Extracted material:
■ ■ ■ ■ ■
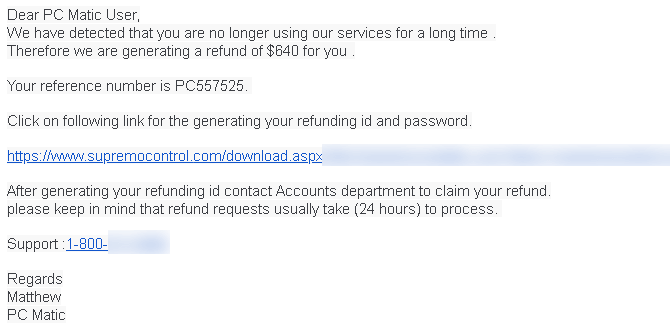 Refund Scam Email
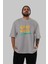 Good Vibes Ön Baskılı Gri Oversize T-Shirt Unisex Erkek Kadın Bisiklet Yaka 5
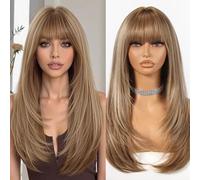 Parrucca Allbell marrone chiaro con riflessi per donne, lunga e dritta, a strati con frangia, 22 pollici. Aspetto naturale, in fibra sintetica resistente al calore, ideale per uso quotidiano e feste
■ ■ ■ ■ ■
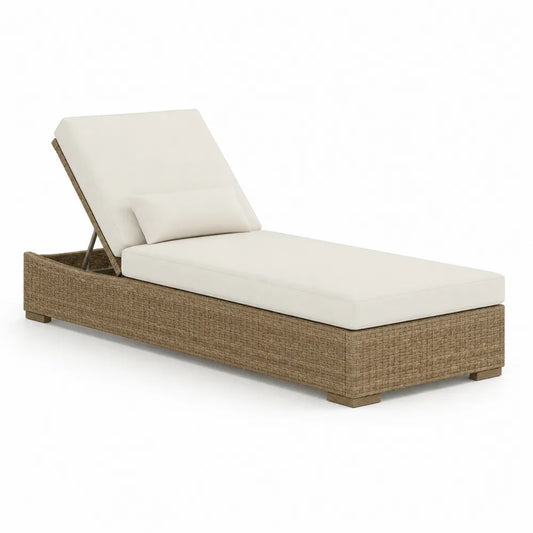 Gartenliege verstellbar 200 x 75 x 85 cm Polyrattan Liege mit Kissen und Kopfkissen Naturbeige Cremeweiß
■ ■ ■ ■ ■
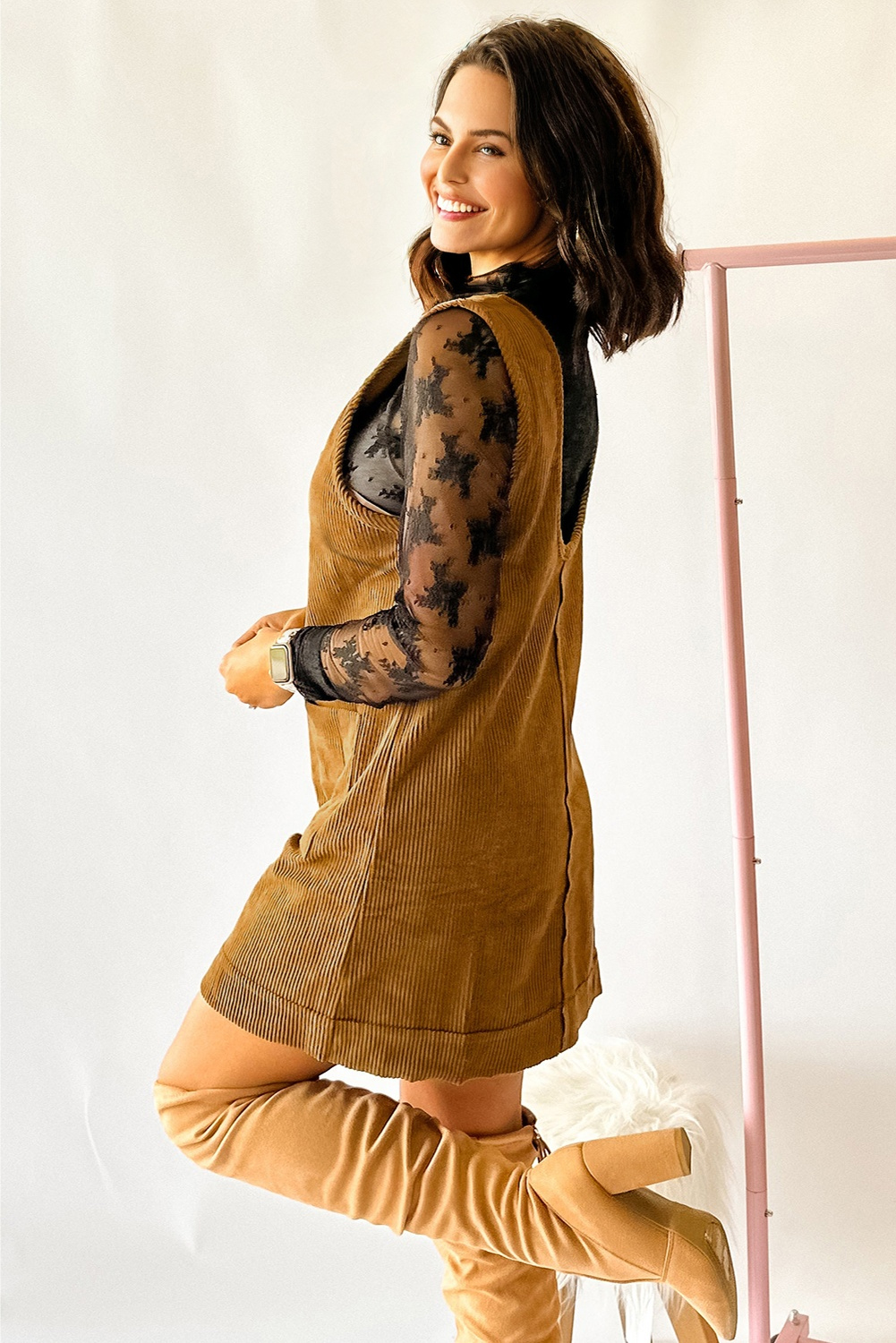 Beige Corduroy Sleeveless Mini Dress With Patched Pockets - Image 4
■ ■ ■ ■ ■
Action item: Starting at the line containing "Refund Scam Email" and stopping at the line containing "Good Vibes Ön", output each line exactly as it appears above. Leave out the pictures.

Problem solution:
 Refund Scam Email
 Good Vibes Ön Baskılı Gri Oversize T-Shirt Unisex Erkek Kadın Bisiklet Yaka 5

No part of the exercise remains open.